Despite this, Osborne claims to have created ‘the biggest house building programme by any government since the 1970s’. ‘We are the builders’ he says. Housing starts are at ‘a seven year high’. But this isn’t true. The DCLG’s own house building figures show 137,490 starts in the last twelve months, slightly under the previous year’s figure and a cool 46,000 lower than starts under Labour in 2007, before the recession hit. Only a fantasist could claim that completing only 135,000 houses in the last year is a roaring success, when we know we need to build at least 100,000 more homes than that.
But I suppose we should be grateful that spending is going up not down. However, it’s only doing so because Osborne is taking a huge gamble by shifting investment to starter homes and shared ownership, away from social rented housing and even from new build at ‘Affordable Rents’. The price is a high one. £2.3 billion of the new funding will go to fund ‘up to 60,000’ starter homes, suggesting a cost in grant of £38,000 each. This is about £14,000 more than the current cost of building a home that is let at Affordable Rent. With an inevitable proviso about right to buy, putting money into rented homes provided through social landlords is at least a semi-permanent investment that benefits a succession of families. Starter Homes can, however, be sold off after five years with the seller pocketing the full value, including the 20% discount. The grant money simply disappears into rising house prices. KPMG had a neat summary when they said that the scheme will, for everyone except the buyers, be ‘purely inflationary’:
‘It also will not create the amount supply the Government says it will, because it will in part cannibalise housing that would have otherwise been built, particularly social housing and rental stock. Such a populist strategy may work for the Government itself, but could cause more issues within the market during the next parliament.’
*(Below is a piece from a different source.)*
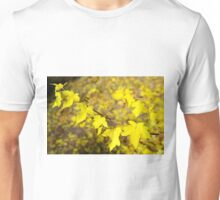 Little branch of maple with small yellow leaves close-up Unisex T-Shirt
Delivering 400,000 starter homes sounds a lot, but not when it’s spread over several years and is at the expense of social housing and of conventional new build (since there is nothing to stop builders swapping starter homes for normal ones in order to claim the grant or get out of planning obligations).
Boosting shared ownership to deliver 135,000 units represents another gamble, since at any one time there are only about 100,000 households who currently have a part-share in their property. So for many it’s an unknown quantity that they struggle to understand, it’s not attractive financially in many areas and it becomes a potential liability if you need to sell a home that is still part-rented.
The ‘cannibalisation’ of social housing is evident from the OBR’s forecast of future investment by housing associations. At present, the OBR assumes all £0.96 billion spent in government grants goes to ‘social housing’ (as broadly defined by the Treasury), but forecasts that this will fall to only £130 million for each of the three years 2018/19-2020/21. Overall, housing associations’ investment plans (including capital repairs) are expected to fall to only a little more than half their current level by 2019/20, partly because of the planned cuts in social sector rents. These are potentially massive cuts, even if associations manage to partly compensate for them by getting a share of the action in promoting low cost home ownership.
The point is that with well over £30 billion already committed by this government and the coalition to stimulating the private market before this week’s announcements, they’ve only succeeded in getting developers to complete 23% more homes in the last 12 months than they built in the first year after Labour handed over power. ‘It’s time to do much more’ says the Chancellor. Well, at least we can agree with him on that.